Dr. Abdou affirme par ailleurs que les médicaments prescrits aux patients sont introuvables dans la pharmacie du centre et dans les pharmacies des hôpitaux du sud libyen. « Je parle notamment des médicaments contre l’hypertension artérielle et le diabète, des antibiotiques, et des médicaments pour enfants. Tous ces médicaments étaient fournis par l’état ce qui n’est plus le cas. Le citoyen est alors obligé d’aller les acheter dans les pharmacies privées, où les prix sont devenus exorbitants » note-t-il.
Dr. Abdou évoque également le problème de l’anarchie sécuritaire en affirmant que « le personnel soignant subit une violence physique et morale de la part des accompagnateurs des patients ». « Les choses peuvent aller jusqu’aux menaces avec les armes, ce qui a poussé le personnel à observer quatre sit-in l’année dernière, réclamant sa protection dans l’exercice de ses fonctions… Certains membres du personnel soignant ont même démissionné à causes des menaces proférées à leur encontre » dit-t-il. Seule bonne nouvelle dans cet état des lieux: « Les laboratoires et la banque du sang au centre ne cessent, depuis l’été 2015, d’exhorter les citoyens à faire des dons de sang, pour combler le manque dans tous les groupes sanguins. Ceci a permis de fournir les quantités nécessaires de sang pour faire face aux cas urgents ».

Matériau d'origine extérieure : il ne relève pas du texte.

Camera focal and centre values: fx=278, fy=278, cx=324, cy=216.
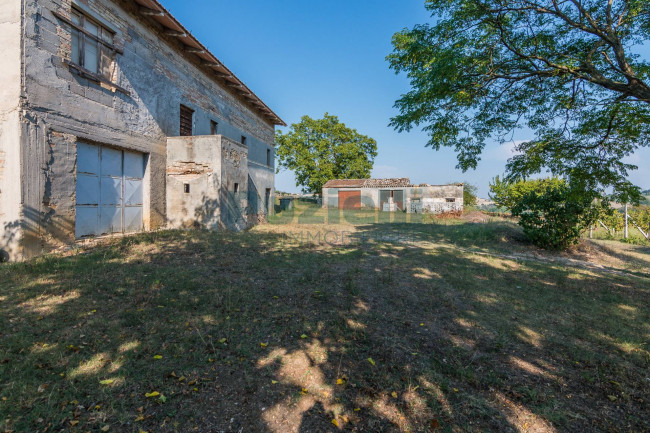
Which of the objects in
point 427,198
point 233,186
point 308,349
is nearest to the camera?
point 308,349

Du côté des patients, la crise financière qui frappe le pays contribue à accentuer le malaise. Le jeune Mohamed Abdallah raconte pour sa part : « Je n’ai pas d’autre choix que de ramener mon père, qui souffre de calculs rénaux, dans cet hôpital. Il a besoin d’être opéré et l’opération coûte 1500 dollars, l’équivalent de 2000 dinars libyen, avant l’effondrement du cours du dinar. Aujourd’hui, les 1500 dollars correspondent à 10 000 dinars… Où est ce que je peux trouver une somme pareille ? ».